### Extrait proposé

COMMENTAIRE

L’air du Temps
Sens dessus dessous

Le ciel perd-il la tête? Y a-t-il un pilote dans la cabine météorologique? C’est mars en août et l’hiver en été. Les prévisions sont aussi maussades que le temps. Si ces pluies diluviennes ne touchaient que nos petits espaces, on attendrait que les nuages passent. Et on classerait ces jours dans l’inventaire des «étés pourris». Mais, plus grave, cette morosité pluvieuse s’inscrit dans un grand chaos climatique qui laisse les scientifiques sans voix…
Quelques minutes du journal télévisé suffisent pour prendre la mesure de la déréglementation en cours. Evidence: le climat ne tourne plus rond. Ou plutôt il s’amuse à faire dans le contraste extrême. L’Europe a les pieds dans l’eau tandis que la planète crève de chaud. La Toscane a sorti ses bottes alors que le sud de l’Italie est en voie de désertification. L’Inde souffre de la pire sécheresse depuis une décennie et le Bangladesh voisin a de l’eau jusqu’au cou. Situation alarmante aussi en Australie, où la sécheresse est qualifiée d’«historique», comme celle des Etats-Unis, de l’autre côté de l’océan. Dans ces deux pays, la prochaine récolte de blé sera d’un quart inférieure à la précédente. En Afrique australe, et particulièrement en Ethiopie, on agite une nouvelle fois le spectre de la famine.

### Segment de données
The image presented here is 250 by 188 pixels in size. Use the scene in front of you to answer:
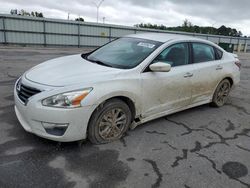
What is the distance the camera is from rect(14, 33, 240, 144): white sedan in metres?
2.83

### Travail demandé
- 1) Selon le commentaire sur le climat, de quelle proportion la prochaine récolte de blé sera-t-elle inférieure à la précédente en Australie et aux États-Unis ?
- 2) Poursuivez le commentaire sur le climat à partir de sa dernière phrase, dans le même ton.
Le matériel ci-dessus ne provient pas de la même source que le commentaire sur le climat.

### Corrigé détaillé
- 1) Elle sera inférieure d'un quart à la précédente.

- 2)
Face à ce désordre climatique qui affole les hommes et les bêtes, les regards se dirigent vers les scientifiques. Ces folies météorologiques sont-elles les signes d’un changement climatique? Dans la tempête, les observateurs restent prudents. Faute de statistiques suffisamment inscrites dans la durée, ils refusent de se mouiller. Tentative d’explication avancée: les récentes catastrophes seraient la conséquence de la reprise du phénomène El Niño, qui vient régulièrement perturber le climat de la planète.
Pour avoir répertorié les inondations, les sécheresses et les tornades depuis quelques trop récentes décennies, les scientifiques refusent de livrer des diagnostics sur le réchauffement de la planète. Seule certitude: la température prend régulièrement l’ascenseur. A la fin juillet, l’Office météorologique britannique a annoncé que le premier semestre de 2002 avait été le plus chaud enregistré dans l’hémisphère Nord depuis 143 ans. Et le deuxième plus chaud jamais pour toute la planète.
Faudra-t-il attendre deux siècles pour, devant des statistiques enfin crédibles, prendre quelques mesures? Comme l’homme fait partie du problème, il doit immanquablement faire partie de la solution. Et il ne pourra pas se contenter de regretter indéfiniment, paisiblement assis devant son téléviseur, les catastrophes naturelles qui mettent la Terre sens dessus dessous.